Yann Arthus-Bertrand débarque sur Arte pour «Winter of forests»

Le photographe de retour sous les projecteurs © Isopix

Films, documentaires, magazines : du 12 au 25 janvier,  à l’antenne et sur le Web, ARTE sillonne les forêts du monde entier à travers une programmation spéciale présentée  par Yann Arthus-Bertrand.

Fervent défenseur de l’environnement et président de la Fondation GoodPlanet, le photographe Yann ArthusBertrand présente le foisonnant “Winter of forests” d’ARTE, consacré aux poumons verts de la Terre. Entretien.

Pourquoi avoir accepté de présenter  cette programmation ?

J’aime la façon dont ARTE résiste à la tyrannie de l’audience et ne craint pas d’aborder la complexité. Par ailleurs, je suis très attaché à la préservation du monde sauvage. La forêt représente pour moi l’un des rares endroits désertés par l’homme et protégés, en grande partie, de ses activités.

Aujourd’hui, les forêts sont en première ligne  face au changement climatique…

On le sait, les arbres jouent un rôle essentiel dans l’équilibre de nos écosystèmes, notamment en stockant le carbone. Pourtant, chaque année, on détruit dans le monde en forêts primaires l’équivalent de la superficie de la Belgique, principalement pour cultiver les céréales nécessaires à l’alimentation des animaux destinés à la production industrielle de viande. En France, les forêts souffrent d’épisodes de sécheresse répétés et les forestiers aujourd’hui s’inquiètent du dépérissement des chênes et des hêtres, particulièrement touchés. C’est d’autant plus préjudiciable que le parc forestier français a grandi, à la différence d’autres zones de la planète. 

Comment s’est façonnée votre conscience écologique ?

Après avoir travaillé, à 20 ans, dans une réserve écologique, je suis parti en Afrique étudier le comportement des lions. J’ai vite réalisé la nécessité de protéger notre planète, même si, à l’époque, nous ne parlions pas encore de changement climatique. Al Gore l’a évoqué en 2006 dans le documentaire de Davis Guggenheim, Une vérité qui dérange. Un an auparavant, j’avais créé la Fondation GoodPlanet pour lutter contre le réchauffement en finançant des projets d’alternative durable, grâce à la “compensation carbone volontaire” d’entreprises, de collectivités ou de particuliers. Je pensais que le monde comprendrait l’urgence de la situation. Mais aujourd’hui, les concentrations en CO2 dans l’atmosphère viennent de franchir de nouveaux records. La crise de la biodiversité est telle que, selon les scientifiques, nous sommes entrés dans la sixième extinction de masse. C’est insensé ! 
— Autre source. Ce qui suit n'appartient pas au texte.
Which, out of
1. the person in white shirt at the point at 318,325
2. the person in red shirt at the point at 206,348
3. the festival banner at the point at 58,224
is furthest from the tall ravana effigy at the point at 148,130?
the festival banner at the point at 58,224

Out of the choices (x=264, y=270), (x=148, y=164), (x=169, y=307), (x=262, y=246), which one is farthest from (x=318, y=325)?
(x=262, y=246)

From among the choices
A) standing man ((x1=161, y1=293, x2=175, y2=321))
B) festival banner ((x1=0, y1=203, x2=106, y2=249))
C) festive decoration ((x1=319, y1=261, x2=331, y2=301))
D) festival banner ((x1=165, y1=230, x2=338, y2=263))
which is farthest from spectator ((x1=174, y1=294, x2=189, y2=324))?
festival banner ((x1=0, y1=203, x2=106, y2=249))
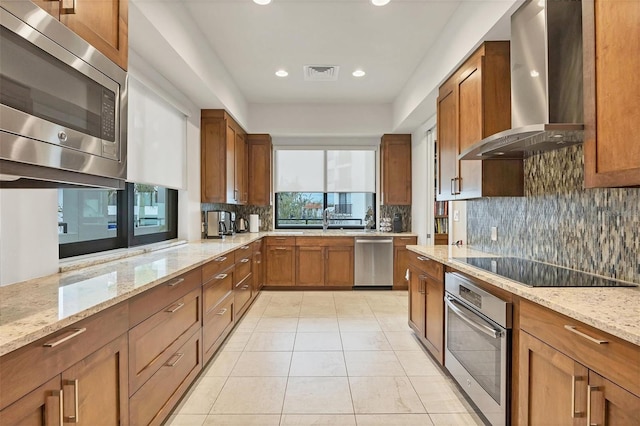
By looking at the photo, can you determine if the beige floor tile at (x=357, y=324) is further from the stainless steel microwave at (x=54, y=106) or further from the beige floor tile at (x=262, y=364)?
the stainless steel microwave at (x=54, y=106)

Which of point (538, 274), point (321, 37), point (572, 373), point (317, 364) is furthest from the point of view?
point (321, 37)

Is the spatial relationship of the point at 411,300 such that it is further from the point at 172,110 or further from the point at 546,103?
the point at 172,110

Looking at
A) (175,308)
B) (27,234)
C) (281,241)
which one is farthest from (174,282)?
(281,241)

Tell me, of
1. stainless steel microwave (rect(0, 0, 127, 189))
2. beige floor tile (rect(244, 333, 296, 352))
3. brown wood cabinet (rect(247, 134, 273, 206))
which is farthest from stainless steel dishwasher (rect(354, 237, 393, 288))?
stainless steel microwave (rect(0, 0, 127, 189))

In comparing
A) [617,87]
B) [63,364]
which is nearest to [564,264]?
[617,87]

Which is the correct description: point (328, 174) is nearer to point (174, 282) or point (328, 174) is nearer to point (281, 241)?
point (281, 241)

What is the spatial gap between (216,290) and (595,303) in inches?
99.5

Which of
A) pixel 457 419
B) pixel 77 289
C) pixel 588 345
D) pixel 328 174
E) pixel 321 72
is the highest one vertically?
pixel 321 72

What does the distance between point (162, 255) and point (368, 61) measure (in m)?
2.92

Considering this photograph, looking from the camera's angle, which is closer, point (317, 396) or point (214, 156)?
point (317, 396)

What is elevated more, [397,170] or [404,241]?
[397,170]

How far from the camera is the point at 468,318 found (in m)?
2.15

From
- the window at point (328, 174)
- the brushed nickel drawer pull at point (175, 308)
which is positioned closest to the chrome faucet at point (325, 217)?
the window at point (328, 174)

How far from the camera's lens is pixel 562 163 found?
7.15 ft
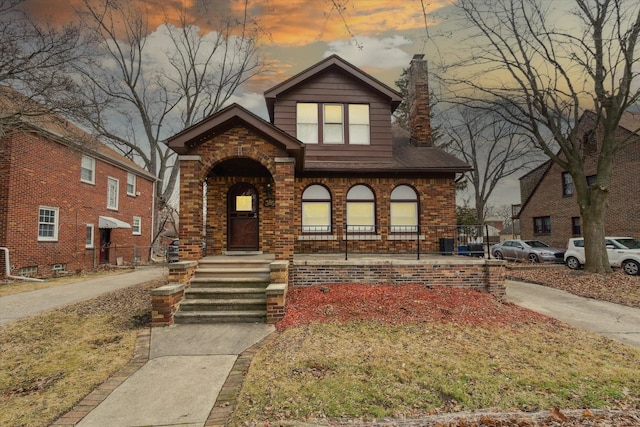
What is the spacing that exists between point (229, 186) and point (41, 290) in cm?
686

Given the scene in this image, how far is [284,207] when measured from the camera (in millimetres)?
8156

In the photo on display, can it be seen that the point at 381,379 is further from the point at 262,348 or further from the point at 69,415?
the point at 69,415

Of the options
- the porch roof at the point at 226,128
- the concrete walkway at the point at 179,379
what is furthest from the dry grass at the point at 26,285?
the concrete walkway at the point at 179,379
Pourquoi n’arrivons-nous pas à inverser la tendance ?

Prisonniers de notre modèle de croissance, qui nourrit nos emplois et notre pouvoir d’achat, nous développons des comportements paradoxaux. On s’émeut du sort de l’Amazonie tout en continuant à consommer de la viande industrielle. En ce sens, nous avons les hommes politiques que nous méritons, ceux-là mêmes qui signent les Accords de Paris sans y faire mention des mots “charbon” ou “pétrole”. Ayant moi-même émis énormément de carbone dans ma vie, je ne veux pas donner de leçons. Mais ayons le courage de dire la vérité en face : nous avons perdu la bataille du changement climatique.

Les marches pour le climat ne sont-elles  pas porteuses d’espoir ?
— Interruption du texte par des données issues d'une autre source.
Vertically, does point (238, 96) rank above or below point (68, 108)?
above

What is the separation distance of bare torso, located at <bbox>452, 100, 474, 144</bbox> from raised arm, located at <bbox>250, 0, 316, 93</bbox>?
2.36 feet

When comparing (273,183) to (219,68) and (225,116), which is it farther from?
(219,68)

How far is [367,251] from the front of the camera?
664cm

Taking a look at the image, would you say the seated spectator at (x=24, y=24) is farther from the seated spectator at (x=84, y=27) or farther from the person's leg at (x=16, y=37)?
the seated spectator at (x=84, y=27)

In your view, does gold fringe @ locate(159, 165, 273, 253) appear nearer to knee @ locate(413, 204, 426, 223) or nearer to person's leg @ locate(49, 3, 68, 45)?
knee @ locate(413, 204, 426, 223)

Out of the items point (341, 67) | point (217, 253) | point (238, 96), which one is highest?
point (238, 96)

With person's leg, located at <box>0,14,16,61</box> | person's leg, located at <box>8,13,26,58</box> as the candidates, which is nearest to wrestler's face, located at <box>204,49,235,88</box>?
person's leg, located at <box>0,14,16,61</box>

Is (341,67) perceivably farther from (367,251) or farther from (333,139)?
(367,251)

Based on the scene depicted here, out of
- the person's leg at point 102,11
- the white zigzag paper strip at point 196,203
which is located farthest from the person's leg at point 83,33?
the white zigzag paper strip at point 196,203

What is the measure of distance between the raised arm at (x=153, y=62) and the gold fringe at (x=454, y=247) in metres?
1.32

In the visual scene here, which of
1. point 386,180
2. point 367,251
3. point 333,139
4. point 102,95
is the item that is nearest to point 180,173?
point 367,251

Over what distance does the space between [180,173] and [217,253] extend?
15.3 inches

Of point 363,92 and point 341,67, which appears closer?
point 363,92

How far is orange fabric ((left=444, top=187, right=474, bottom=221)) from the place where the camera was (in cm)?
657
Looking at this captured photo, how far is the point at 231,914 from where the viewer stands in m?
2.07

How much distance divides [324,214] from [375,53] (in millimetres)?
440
L’espoir freine le radicalisme. Se dire que nous trouverons un jour la solution empêche d’agir frontalement. Demandons-nous comment chacun peut s’engager pour la planète. Pourquoi étions-nous, l’année dernière, à Paris, seulement cinquante mille personnes à marcher pour le climat et près d’un million et demi à accueillir l’arrivée des champions du monde de football sur les Champs-Élysées ? Inspirons-nous de l’attitude de Greta Thunberg : grâce à sa force de conviction, elle nous montre la voie à suivre. 

L’humanisme se situe au cœur de votre prochain documentaire, «Woman», en salles le 8 mars…

Le film interroge la place des femmes dans le monde. Avec la réalisatrice Anastasia Mikova, nous avons tourné deux mille entretiens, pendant trois ans, bien avant le déclenchement du mouvement #MeToo. C’est un document sur l’amour, la maternité mais aussi la violence. Je travaille également à la préparation de deux autres projets : Legacy, la suite de Home, et France, histoire d’amour, une ode à la République au travers de portraits de Français.